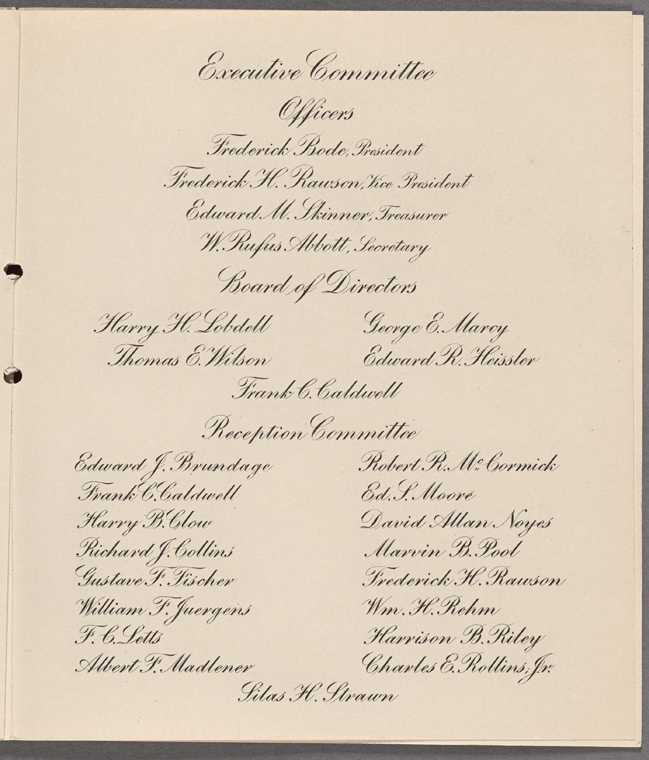 Executive Committee

Officers

Frederick Bode, President

Frederick H. Rawson, Vice President

Edward M. Skinner, Treasurer

W. Rufus Abbott, Secretary

Board of Directors

Harry H. Lobdell

Thomas E. Wilson

George E. Marcy

Edward R. Heissler

Frank C. Caldwell

Reception Committee

Edward J. Brundage

Frank C. Caldwell

Harry B. Clow

Richard J. Collins

Gustave F. Fischer

William F. Juergens

F. C. Letts

Albert F. Madlener

Robert R. McCormick

Ed. S. Moore

David Allan Noyes

Marvin B. Pool

Frederick H. Rawson

Wm. H. Rehm

Harrison B. Riley

Charles E. Rollins, Jr.

Silas H. Strawn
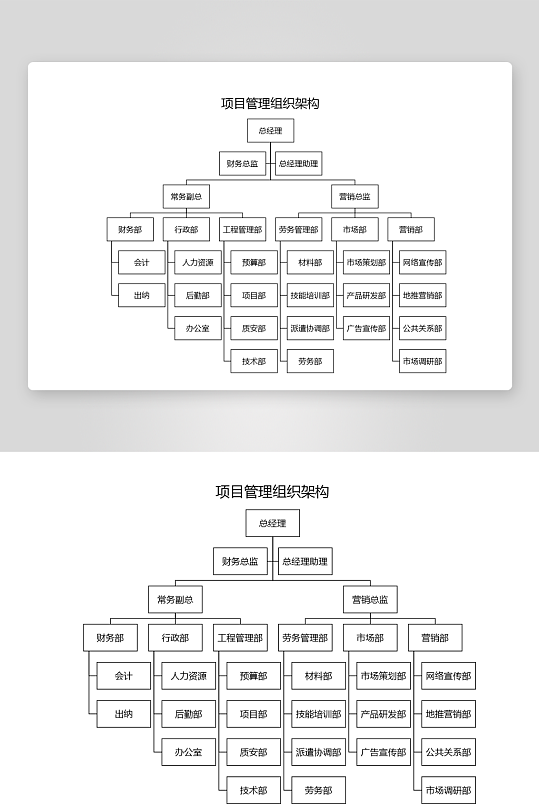 项目管理组织架构

总经理

财务总监

总经理助理

常务副总

营销总监

财务部

行政部

工程管理部

劳务管理部

市场部

营销部

会计

出纳

人力资源

后勤部

办公室

预算部

项目部

质安部

技术部

材料部

技能培训部

派遣协调部

劳务部

市场策划部

产品研发部

广告宣传部

网络宣传部

地推营销部

公共关系部

市场调研部

项目管理组织架构

总经理

财务总监

总经理助理

常务副总

营销总监

财务部

行政部

工程管理部

劳务管理部

市场部

营销部

会计

出纳

人力资源

后勤部

办公室

预算部

项目部

质安部

技术部

材料部

技能培训部

派遣协调部

劳务部

市场策划部

产品研发部

广告宣传部

网络宣传部

地推营销部

公共关系部

市场调研部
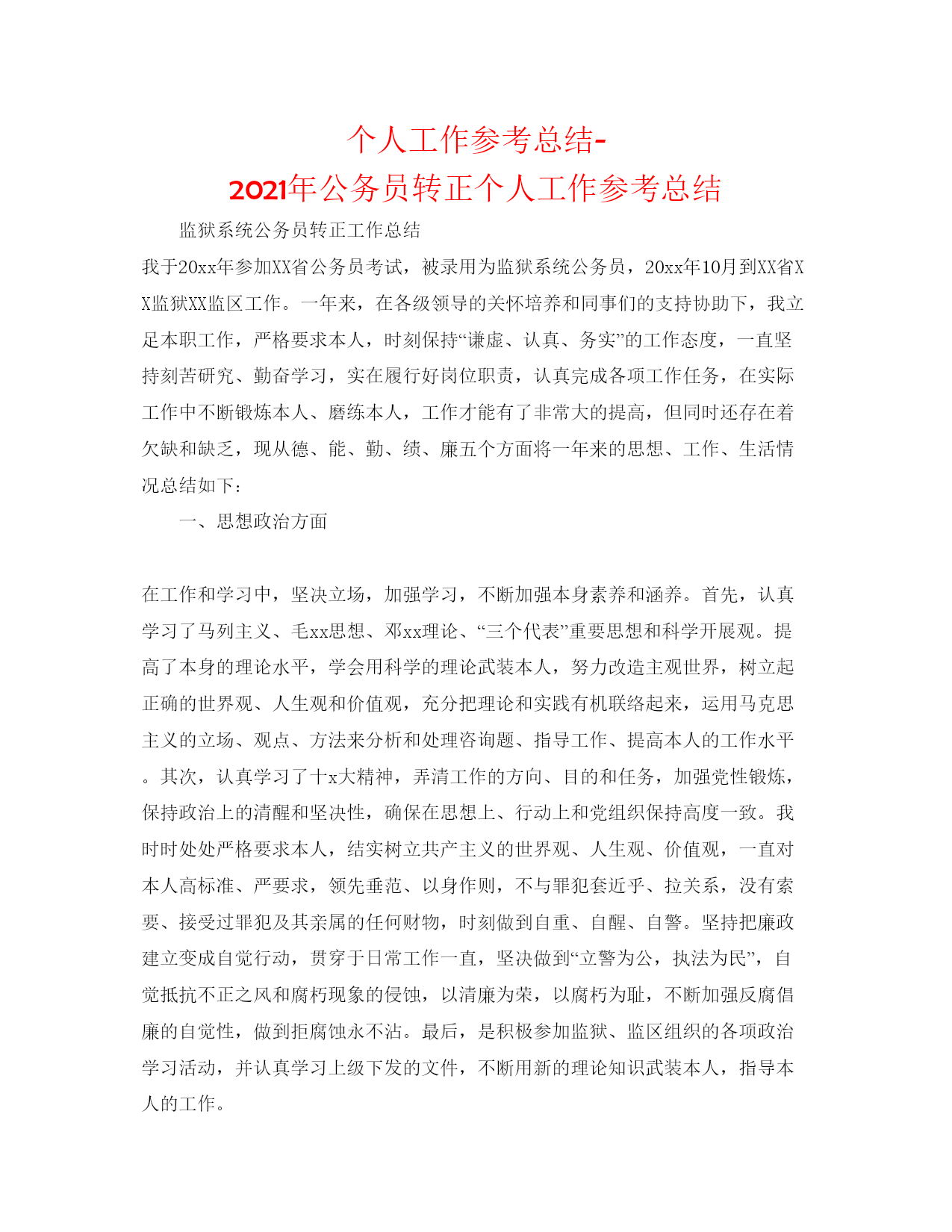 个人工作参考总结-
2021年公务员转正个人工作参考总结

监狱系统公务员转正工作总结

我于20xx年参加XX省公务员考试，被录用为监狱系统公务员，20xx年10月到XX省XX监狱XX监区工作。一年来，在各级领导的关怀培养和同事们的支持协助下，我立足本职工作，严格要求本人，时刻保持“谦虚、认真、务实”的工作态度，一直坚持刻苦研究、勤奋学习，实在履行好岗位职责，认真完成各项工作任务，在实际工作中不断锻炼本人、磨练本人，工作才能有了非常大的提高，但同时还存在着欠缺和缺乏，现从德、能、勤、绩、廉五个方面将一年来的思想、工作、生活情况总结如下：

一、思想政治方面

在工作和学习中，坚决立场，加强学习，不断加强本身素养和涵养。首先，认真学习了马列主义、毛xx思想、邓xx理论、“三个代表”重要思想和科学开展观。提高了本身的理论水平，学会用科学的理论武装本人，努力改造主观世界，树立起正确的世界观、人生观和价值观，充分把理论和实践有机联络起来，运用马克思主义的立场、观点、方法来分析和处理咨询题、指导工作、提高本人的工作水平。其次，认真学习了十x大精神，弄清工作的方向、目的和任务，加强党性锻炼，保持政治上的清醒和坚决性，确保在思想上、行动上和党组织保持高度一致。我时时处处严格要求本人，结实树立共产主义的世界观、人生观、价值观，一直对本人高标准、严要求，领先垂范、以身作则，不与罪犯套近乎、拉关系，没有索要、接受过罪犯及其亲属的任何财物，时刻做到自重、自醒、自警。坚持把廉政建立变成自觉行动，贯穿于日常工作一直，坚决做到“立警为公，执法为民”，自觉抵抗不正之风和腐朽现象的侵蚀，以清廉为荣，以腐朽为耻，不断加强反腐倡廉的自觉性，做到拒腐蚀永不沾。最后，是积极参加监狱、监区组织的各项政治学习活动，并认真学习上级下发的文件，不断用新的理论知识武装本人，指导本人的工作。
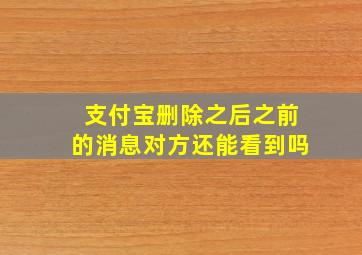 支付宝删除之后之前的消息对方还能看到吗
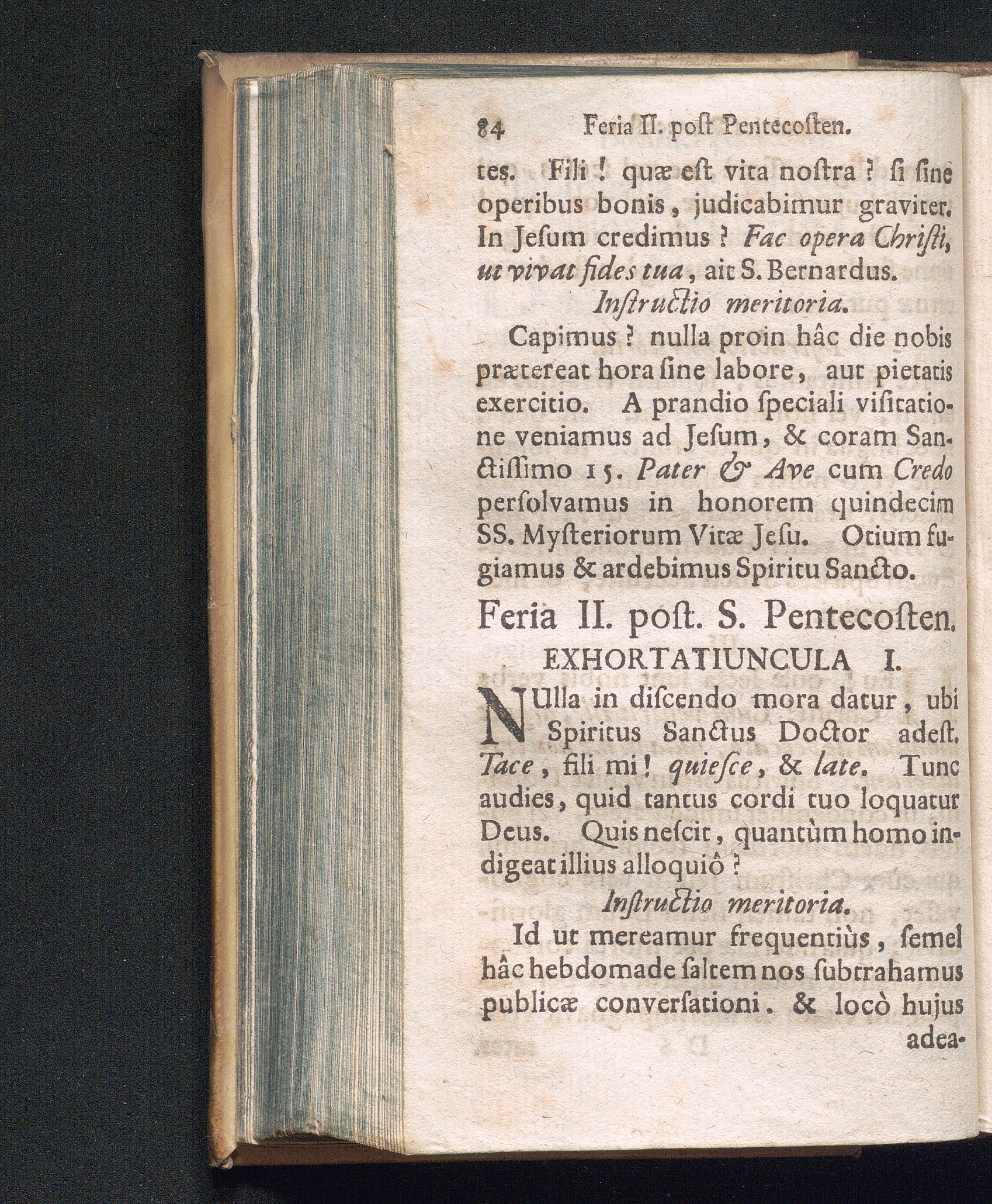 84 Feria II. post Pentecosten.

tes. Fili! quæ est vita nostra? si sine operibus bonis, judicabimur graviter. In Jesum credimus? Fac opera Christi, ut vivat fides tua, ait S. Bernardus.

Instructio meritoria.

Capimus? nulla proin hâc die nobis prætereat hora sine labore, aut pietatis exercitio. A prandio speciali visitatione veniamus ad Jesum, & coram Sanctissimo 15. Pater & Ave cum Credo persolvamus in honorem quindecim SS. Mysteriorum Vitæ Jesu. Otium fugiamus & ardebimus Spiritu Sancto.

Feria II. post. S. Pentecosten.

EXHORTATIUNCULA I.

NUlla in discendo mora datur, ubi Spiritus Sanctus Doctor adest. Tace, fili mi! quiesce, & late. Tunc audies, quid tantus cordi tuo loquatur Deus. Quis nescit, quantùm homo indigeat illius alloquiô?

Instructio meritoria.

Id ut mereamur frequentiùs, semel hâc hebdomade saltem nos subtrahamus publicæ conversationi. & locò hujus

adea-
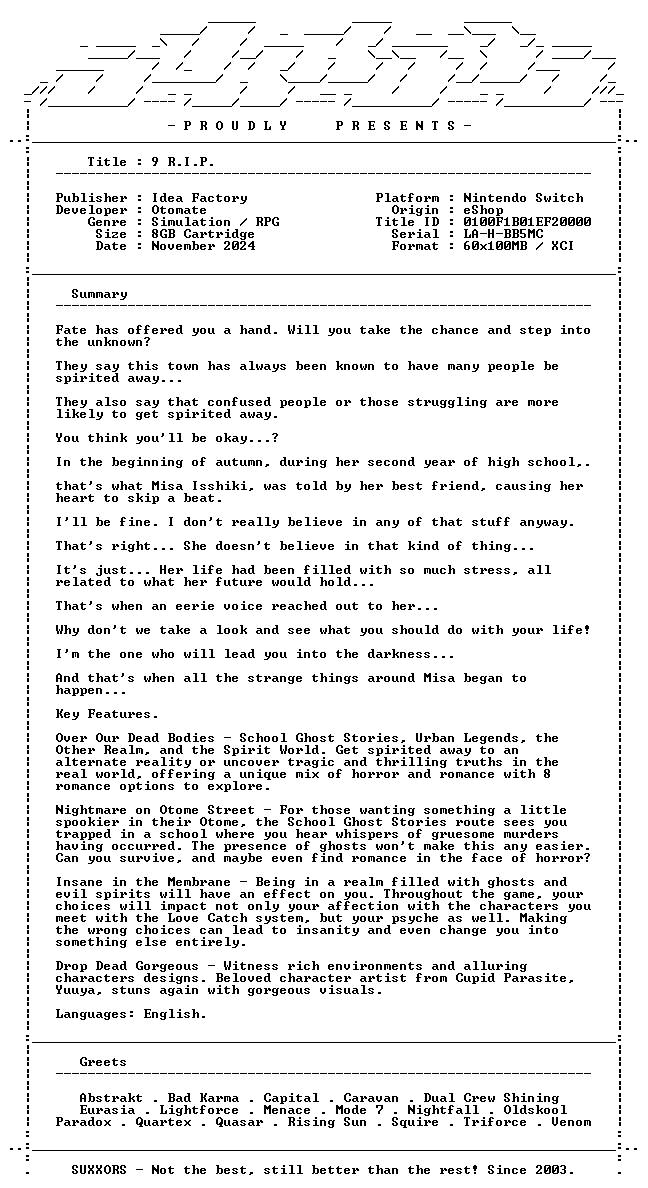 - P R O U D L Y    P R E S E N T S -

Title : 9 R.I.P.

Publisher : Idea Factory
Developer : Otomate
Genre : Simulation / RPG
Size : 8GB Cartridge
Date : November 2024

Platform : Nintendo Switch
Origin : eShop
Title ID : 0100F1B01EF20000
Serial : LA-H-BB5MC
Format : 60x100MB / XCI

Summary

Fate has offered you a hand. Will you take the chance and step into the unknown?

They say this town has always been known to have many people be spirited away...

They also say that confused people or those struggling are more likely to get spirited away.

You think you'll be okay...?

In the beginning of autumn, during her second year of high school,.

that's what Misa Isshiki, was told by her best friend, causing her heart to skip a beat.

I'll be fine. I don't really believe in any of that stuff anyway.

That's right... She doesn't believe in that kind of thing...

It's just... Her life had been filled with so much stress, all related to what her future would hold...

That's when an eerie voice reached out to her...

Why don't we take a look and see what you should do with your life!

I'm the one who will lead you into the darkness...

And that's when all the strange things around Misa began to happen...

Key Features.

Over Our Dead Bodies - School Ghost Stories, Urban Legends, the Other Realm, and the Spirit World. Get spirited away to an alternate reality or uncover tragic and thrilling truths in the real world, offering a unique mix of horror and romance with 8 romance options to explore.

Nightmare on Otome Street - For those wanting something a little spookier in their Otome, the School Ghost Stories route sees you trapped in a school where you hear whispers of gruesome murders having occurred. The presence of ghosts won't make this any easier. Can you survive, and maybe even find romance in the face of horror?

Insane in the Membrane - Being in a realm filled with ghosts and evil spirits will have an effect on you. Throughout the game, your choices will impact not only your affection with the characters you meet with the Love Catch system, but your psyche as well. Making the wrong choices can lead to insanity and even change you into something else entirely.

Drop Dead Gorgeous - Witness rich environments and alluring characters designs. Beloved character artist from Cupid Parasite, Yuuya, stuns again with gorgeous visuals.

Languages: English.

Greets

Abstrakt . Bad Karma . Capital . Caravan . Dual Crew Shining
Eurasia . Lightforce . Menace . Mode 7 . Nightfall . Oldskool
Paradox . Quartex . Quasar . Rising Sun . Squire . Triforce . Venom

SUXXORS - Not the best, still better than the rest! Since 2003.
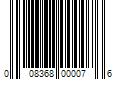 0 08368 00007 6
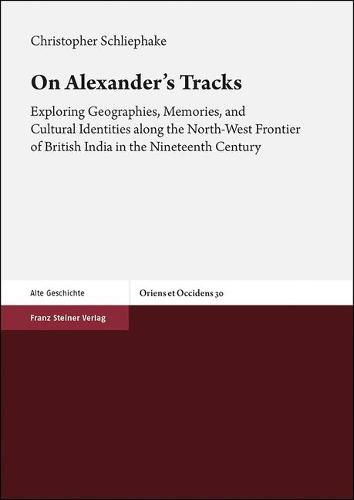 Christopher Schliephake

On Alexander's Tracks

Exploring Geographies, Memories, and Cultural Identities along the North-West Frontier of British India in the Nineteenth Century

Alte Geschichte

Oriens et Occidens 30

Franz Steiner Verlag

* * * *

◆ Work to be completed: Copy each entry exactly as written, and drop the pictures from the copy.

◆ Answer box:
 Executive Committee

Officers

Frederick Bode, President

Frederick H. Rawson, Vice President

Edward M. Skinner, Treasurer

W. Rufus Abbott, Secretary

Board of Directors

Harry H. Lobdell

Thomas E. Wilson

George E. Marcy

Edward R. Heissler

Frank C. Caldwell

Reception Committee

Edward J. Brundage

Frank C. Caldwell

Harry B. Clow

Richard J. Collins

Gustave F. Fischer

William F. Juergens

F. C. Letts

Albert F. Madlener

Robert R. McCormick

Ed. S. Moore

David Allan Noyes

Marvin B. Pool

Frederick H. Rawson

Wm. H. Rehm

Harrison B. Riley

Charles E. Rollins, Jr.

Silas H. Strawn
 项目管理组织架构

总经理

财务总监

总经理助理

常务副总

营销总监

财务部

行政部

工程管理部

劳务管理部

市场部

营销部

会计

出纳

人力资源

后勤部

办公室

预算部

项目部

质安部

技术部

材料部

技能培训部

派遣协调部

劳务部

市场策划部

产品研发部

广告宣传部

网络宣传部

地推营销部

公共关系部

市场调研部

项目管理组织架构

总经理

财务总监

总经理助理

常务副总

营销总监

财务部

行政部

工程管理部

劳务管理部

市场部

营销部

会计

出纳

人力资源

后勤部

办公室

预算部

项目部

质安部

技术部

材料部

技能培训部

派遣协调部

劳务部

市场策划部

产品研发部

广告宣传部

网络宣传部

地推营销部

公共关系部

市场调研部
 个人工作参考总结-
2021年公务员转正个人工作参考总结

监狱系统公务员转正工作总结

我于20xx年参加XX省公务员考试，被录用为监狱系统公务员，20xx年10月到XX省XX监狱XX监区工作。一年来，在各级领导的关怀培养和同事们的支持协助下，我立足本职工作，严格要求本人，时刻保持“谦虚、认真、务实”的工作态度，一直坚持刻苦研究、勤奋学习，实在履行好岗位职责，认真完成各项工作任务，在实际工作中不断锻炼本人、磨练本人，工作才能有了非常大的提高，但同时还存在着欠缺和缺乏，现从德、能、勤、绩、廉五个方面将一年来的思想、工作、生活情况总结如下：

一、思想政治方面

在工作和学习中，坚决立场，加强学习，不断加强本身素养和涵养。首先，认真学习了马列主义、毛xx思想、邓xx理论、“三个代表”重要思想和科学开展观。提高了本身的理论水平，学会用科学的理论武装本人，努力改造主观世界，树立起正确的世界观、人生观和价值观，充分把理论和实践有机联络起来，运用马克思主义的立场、观点、方法来分析和处理咨询题、指导工作、提高本人的工作水平。其次，认真学习了十x大精神，弄清工作的方向、目的和任务，加强党性锻炼，保持政治上的清醒和坚决性，确保在思想上、行动上和党组织保持高度一致。我时时处处严格要求本人，结实树立共产主义的世界观、人生观、价值观，一直对本人高标准、严要求，领先垂范、以身作则，不与罪犯套近乎、拉关系，没有索要、接受过罪犯及其亲属的任何财物，时刻做到自重、自醒、自警。坚持把廉政建立变成自觉行动，贯穿于日常工作一直，坚决做到“立警为公，执法为民”，自觉抵抗不正之风和腐朽现象的侵蚀，以清廉为荣，以腐朽为耻，不断加强反腐倡廉的自觉性，做到拒腐蚀永不沾。最后，是积极参加监狱、监区组织的各项政治学习活动，并认真学习上级下发的文件，不断用新的理论知识武装本人，指导本人的工作。
 支付宝删除之后之前的消息对方还能看到吗
 84 Feria II. post Pentecosten.

tes. Fili! quæ est vita nostra? si sine operibus bonis, judicabimur graviter. In Jesum credimus? Fac opera Christi, ut vivat fides tua, ait S. Bernardus.

Instructio meritoria.

Capimus? nulla proin hâc die nobis prætereat hora sine labore, aut pietatis exercitio. A prandio speciali visitatione veniamus ad Jesum, & coram Sanctissimo 15. Pater & Ave cum Credo persolvamus in honorem quindecim SS. Mysteriorum Vitæ Jesu. Otium fugiamus & ardebimus Spiritu Sancto.

Feria II. post. S. Pentecosten.

EXHORTATIUNCULA I.

NUlla in discendo mora datur, ubi Spiritus Sanctus Doctor adest. Tace, fili mi! quiesce, & late. Tunc audies, quid tantus cordi tuo loquatur Deus. Quis nescit, quantùm homo indigeat illius alloquiô?

Instructio meritoria.

Id ut mereamur frequentiùs, semel hâc hebdomade saltem nos subtrahamus publicæ conversationi. & locò hujus

adea-
 - P R O U D L Y    P R E S E N T S -

Title : 9 R.I.P.

Publisher : Idea Factory
Developer : Otomate
Genre : Simulation / RPG
Size : 8GB Cartridge
Date : November 2024

Platform : Nintendo Switch
Origin : eShop
Title ID : 0100F1B01EF20000
Serial : LA-H-BB5MC
Format : 60x100MB / XCI

Summary

Fate has offered you a hand. Will you take the chance and step into the unknown?

They say this town has always been known to have many people be spirited away...

They also say that confused people or those struggling are more likely to get spirited away.

You think you'll be okay...?

In the beginning of autumn, during her second year of high school,.

that's what Misa Isshiki, was told by her best friend, causing her heart to skip a beat.

I'll be fine. I don't really believe in any of that stuff anyway.

That's right... She doesn't believe in that kind of thing...

It's just... Her life had been filled with so much stress, all related to what her future would hold...

That's when an eerie voice reached out to her...

Why don't we take a look and see what you should do with your life!

I'm the one who will lead you into the darkness...

And that's when all the strange things around Misa began to happen...

Key Features.

Over Our Dead Bodies - School Ghost Stories, Urban Legends, the Other Realm, and the Spirit World. Get spirited away to an alternate reality or uncover tragic and thrilling truths in the real world, offering a unique mix of horror and romance with 8 romance options to explore.

Nightmare on Otome Street - For those wanting something a little spookier in their Otome, the School Ghost Stories route sees you trapped in a school where you hear whispers of gruesome murders having occurred. The presence of ghosts won't make this any easier. Can you survive, and maybe even find romance in the face of horror?

Insane in the Membrane - Being in a realm filled with ghosts and evil spirits will have an effect on you. Throughout the game, your choices will impact not only your affection with the characters you meet with the Love Catch system, but your psyche as well. Making the wrong choices can lead to insanity and even change you into something else entirely.

Drop Dead Gorgeous - Witness rich environments and alluring characters designs. Beloved character artist from Cupid Parasite, Yuuya, stuns again with gorgeous visuals.

Languages: English.

Greets

Abstrakt . Bad Karma . Capital . Caravan . Dual Crew Shining
Eurasia . Lightforce . Menace . Mode 7 . Nightfall . Oldskool
Paradox . Quartex . Quasar . Rising Sun . Squire . Triforce . Venom

SUXXORS - Not the best, still better than the rest! Since 2003.
 0 08368 00007 6
 Christopher Schliephake

On Alexander's Tracks

Exploring Geographies, Memories, and Cultural Identities along the North-West Frontier of British India in the Nineteenth Century

Alte Geschichte

Oriens et Occidens 30

Franz Steiner Verlag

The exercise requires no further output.